How Do Vision Transformers Work?

Introduction

Vision Transformers (ViTs) leverage multi-headed self-attention (MSA) as their core mechanism, but the reasons for their superior performance over traditional convolutions are not always clear. This summary explores the optimization benefits of MSA, highlighting how its unique inductive biases shape the learning process. Notably, ViTs often struggle on small datasets, not due to overfitting, but because of optimization challenges.

MSAs can be seen as large, data-specific kernels. Weak inductive bias may not always boost predictive performance, introducing appropriate constraints can help ViTs learn stronger representations. For example, local MSAs outperform global MSAs on both small and large datasets. Global attention can mix signals in arbitrary ways, making the loss surface more non-convex (not valid for text tasks) (Que: in tasks like scene understanding or object detection, global attention may be beneficial?)

Key properties of MSAs from previous research:

MSAs enhance the predictive performance of CNNs.
ViTs are robust to data corruptions, occlusions, and adversarial attacks.
MSAs near the final layers significantly improve predictions by ensembling and stabilizing processed features.

MSAs act as trainable, spatially varying smoothing operators, adaptively smoothing features based on input. This smoothing effect is central to their effectiveness. Smoothing reduces variance, making models less sensitive to parameter changes and lowering the magnitude of Hessian eigenvalues (which measure the curvature of the loss landscape).
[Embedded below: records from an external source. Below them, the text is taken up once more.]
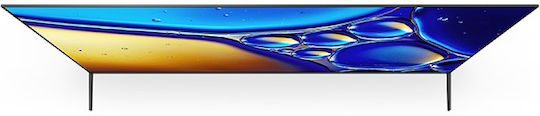 Sony Смарт Телевизор 55" 4K UHD OLED BRAVIA 8 II HDR (2025)
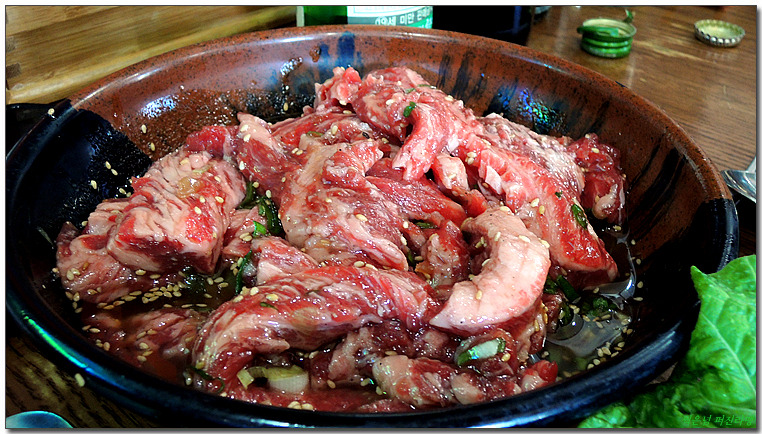 돈모리 이미지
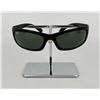 Image 3 : Ray Ban Shot RB4026 601-s Sunglasses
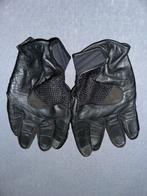 Motorhandschoenen - Maat 3XL, Motoren, Ophalen of Verzenden, Tweedehands, Heren, Handschoenen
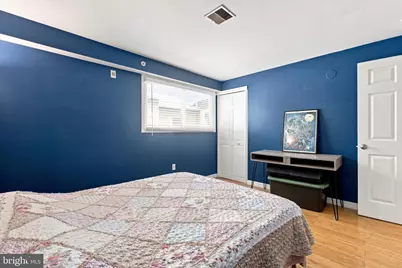 800 N 2nd Street #4, Philadelphia, PA 19123 - Photo 23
How MSAs Improve Optimization

Stronger inductive bias yields stronger representations: Experiments show that stronger inductive bias leads to lower test error and negative log-likelihood (NLL), indicating ViTs do not overfit (as NLL increases with weaker bias => doesn't fit well to training data).
ViTs do not overfit small datasets: As dataset size decreases, test error and NLL both increase, showing that overfitting is not the main issue.
Non-convex loss landscapes can hurt ViT performance: ViTs have more non-convex loss surfaces than ResNets, with larger Hessian eigenvalues. However, large datasets help suppress these eigenvalues, making the loss more convex. Techniques like global average pooling (GAP) and sharpness-aware minimization (SAM) can further smooth the loss and improve performance.
MSAs flatten the loss landscape: MSAs reduce the magnitude of eigenvalues of Hessian. Hessian represents the local curvature of a loss function => MSAs smooth the loss landscape.

MSAs vs. Convolutions

Convolutions: Data-agnostic and channel-specific.
MSAs: Data-specific and channel-agnostic.

When analyzing ViT feature maps in the frequency domain, MSAs consistently reduce high-frequency amplitudes, acting as low-pass filters (smoothing out rapid variations). In contrast, MLPs in convolutional networks tend to increase high-frequency components. Low-frequency signals correspond to image shapes, while high-frequency signals relate to texture.

MSAs aggregate and average feature maps, reducing their variance and effectively ensembling features. In contrast, convolutions do not perform this aggregation. Notably, feature map variance tends to accumulate and peak at the end of each network stage.

All these observations suggests that MSAs can complement Convs.

Combining MSAs and Convolutions

Hybrid Architecture

AlterNet Block Diagram

Lesion studies show that placing MSAs near the end of each stage significantly boosts performance. The proposed hybrid architecture, called AlterNet, alternates between Conv blocks and MSA blocks:

Replace Conv blocks with MSA blocks, starting from the end of a baseline CNN.
If an added MSA block does not improve performance, try replacing a Conv block earlier in the network.
Use more attention heads and higher hidden dimensions for MSA blocks in later stages.

AlterNet Architecture

Key findings:

MSAs at the end of stages improves accuracy.
Too many MSAs in early stages can harm accuracy, but MSAs at the end of intermediate stages (e.g., c2) are beneficial.
MSAs in AlterNet suppress large Hessian eigenvalues, flattening the loss landscape more than ResNet during early training.

Discussion

MSAs are not just generalized convolutions—they are generalized spatial smoothing operators. By flattening the loss landscape and ensembling feature points, MSAs help ViTs learn strong, robust representations.

Limitations and Future Work

Analyze MSAs to other vision tasks like object detection, segmentation, video or multimodal learning.
Explore other architectures combining MSAs and Convs.
States strong inductive bias is beneficial, is it true for all type of image tasks?